Educated as a journalist, Fernea describes her sojourn both eloquently and honestly. These people become absolutely real in your mind, and I must admit that I felt a lump rise in my throat at the end as her friends in the village ululated unseen their good wishes and mourning at her while leaving the town.
This is, despite the title, almost exclusively about the women of El Nahra, a very small town in the 50's near Diwaniya in southern Iraq. She sees, and therefore reports, little of the activities of men. This is not a general overview, but for what it is it remains a landmark.
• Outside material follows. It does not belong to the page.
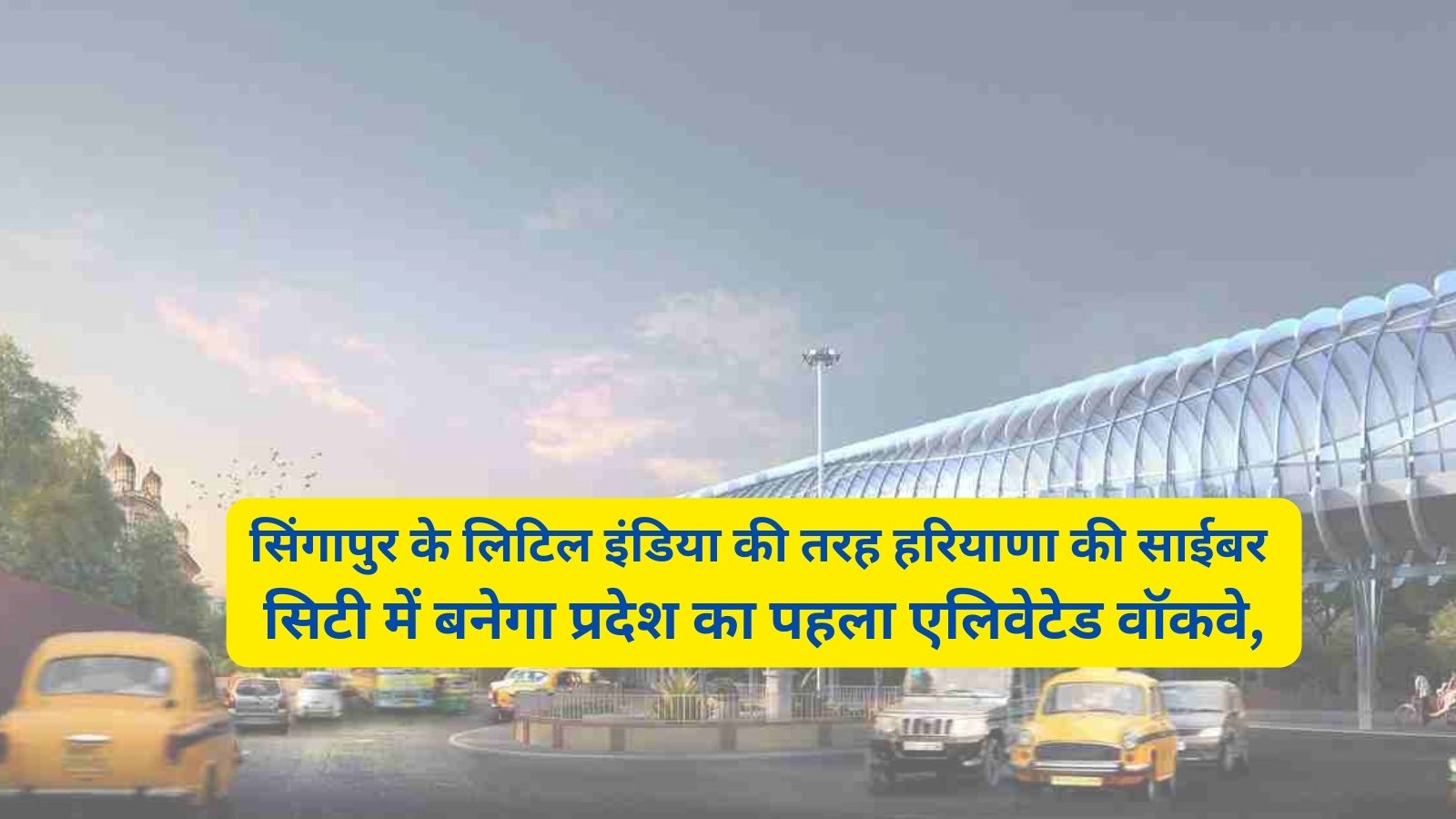 Elevated Walkway:सिंगापुर के लिटिल इंडिया की तरह हरियाणा की साईबर सिटी में बनेगा प्रदेश का पहला एलिवेटेड वॉकवे,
Unbiased, educational, excellent
Given the attention on the Middle East, and Iraq in particular, this book should be considered a 'must read.' I still find myself wondering what ended up becoming of the village that showed Elizabeth and Robert such hospitality and acceptance before Iraq became a dirty word to Americans. This book inspired me to locate more books written by Elizabeth Warnock Fernea and I anticipate equally enthusiastic reviews of her other open and honest accounts of life in Arab countries. She has had the opportunity to experience Middle Eastern society in a way so few of us could ever hope. I especially appreciate her objectivity and her ability to respect the way of life that so many people in the West automatically view as inferior. This book is truly a treasure for those open-minded enough to want to learn more about life in the Middle East.
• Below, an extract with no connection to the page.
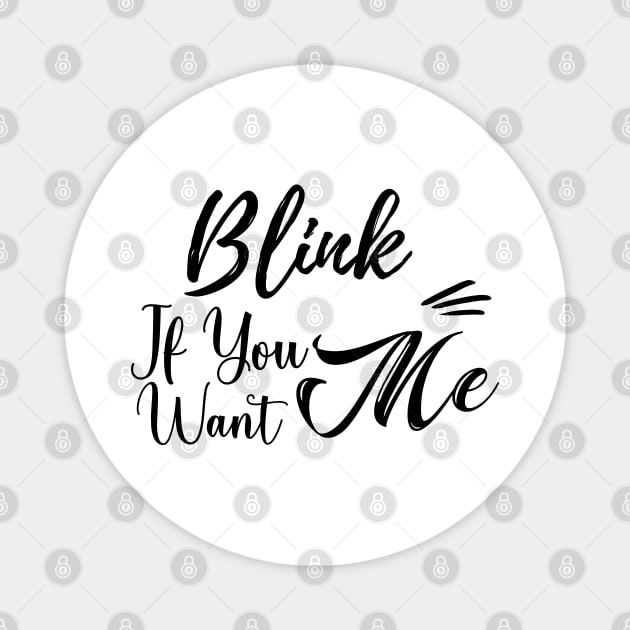 blink if you want me Magnet by bisho2412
unbiased, informative, and entertaining
I recently read Guests of the Sheik for one of my classes. Not only did I find the book informative, but I was also so enthralled by it that I found myself neglecting other work. Many of the other books that I have read for my class I find to be cluttered with the author's prejudices. When Fernea to Iraq with her husband she was not a social anthropologist, like her husband. She did not have the base of over-analyzation that many "orientalists" write from. Her book is entirely observation without judgement. If you want to read about women's life in a veiled society, this is perfect. You'll be surprised at what you discover about this culture, which is so often portrayed as oppressive and backwards.